1.2 Rubbing threshing
The next mechanism is rubbing threshing. The rasp bars rub the grain ear against the concave grates. Sometimes two or more grains can undergo the rubbing action. The only goal here is to knock the kernels out of the seed head.
1.3 Grinding threshing
The new mechanism is called grinding threshing, this causes severe crop damage because the thresher applies a normal force to the grains. The grains undergo a compressive force, and the chance of them getting damaged is high. Engineers always try to avoid such situations.
Rubbing clearance
Tighter clearance increases rubbing and impact, which is needed for tough to thresh crops to dislodge all kernels from the head. The risk is that a gap that's too tight will lead to grinding threshing and damage the grain kernels.
A wider gap is gentler on the crop. It's used for delicate, easy to thresh crops like dry beans, soybeans or corn, where you just need to shell the kernels off the cob. Too wide gap is also risky; it may lead to unthreshed crop.
The real question is how does the combine know about all these settings? The modern combine’s internal cameras and sensors monitor the grain quality in real time. If the loss sensors detect too much grain going out the back, the system will automatically tighten the concave clearance to thresh more aggressively. For more details, please check our article - Combine harvesters technology and control systems.
Separation region
Along with flowing straw, some grains are separated but trapped inside the straw. This region of the thresher is called the separation region, the second stage of grain removal. Here, due to the centrifugal force effect, the grains get separated from the straw and fall down. The grains coming out of the thresher and separator region are obviously not pure. They are full of short material, and sometimes the grains have unremoved husks.

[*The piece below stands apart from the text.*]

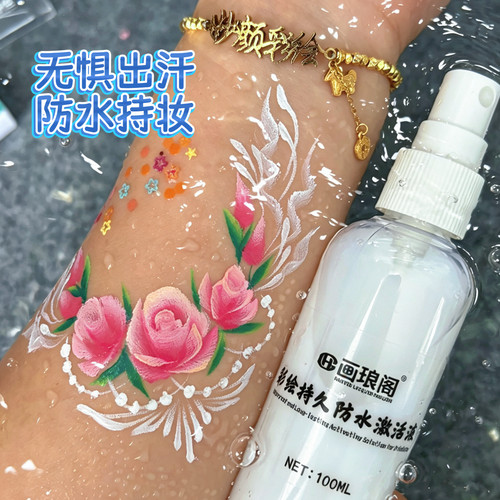 画琅阁防水激活液防汗面部彩绘颜料脸部彩绘膏防蹭颜料100ml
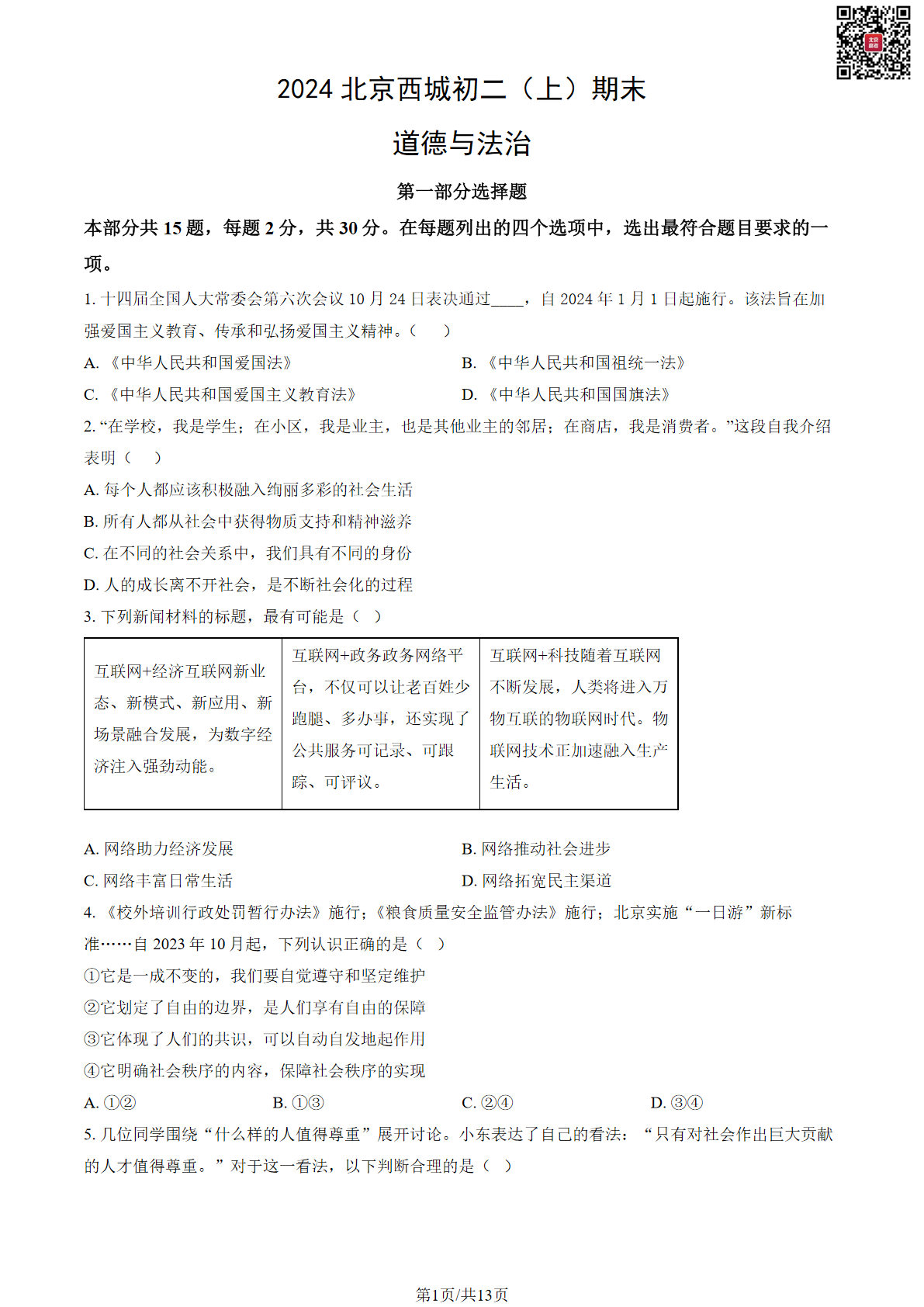 2024北京西城初二（上）期末道德与法治试题及答案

Let me explain how the grain cleaning process is implemented.
Straw walkers
Grain and fine material falling through the concave are collected by augers and pushed forward to a series of straw walkers—long, oscillating trays with holes. The straw walkers move back and forth and up and down to separate material from the separation area.
Grain transfer mechanism
The oscillating motion makes it difficult for the short material to pass through the holes, especially when air flows over it. However, the grains can easily pass through. The high speed air is supplied by a blower.
Grain collection
The airflow has one more crucial job. Consider two grains falling down, one is perfectly separated from the chaff, and the other still has some chaff on it. When the air blows, which one will move farther away? Obviously, the second one. This way, the clean grains are collected at one collection pan, and the impure grains get collected in another. What to do with these impure grains? Simple trick: re-thresh them. The grains that are clean are pushed by the auger at the bottom and collected in one area.
Grain Unloading
The clean grains finally reach the storage tank. The grain tank is fitted on the top of the combine. The grain tank is equipped with sensors monitoring the grain level. When the tank is full or near-full, an alert is sent to the operator's cab so they know when it's time to unload.
An automatic way the combine unloads the grain when the tank is full. This is how modern combine harvester technology efficiently saperate the grains crops. I hope you understand the working mechanism of the modern combine harvester. Thanks for reading.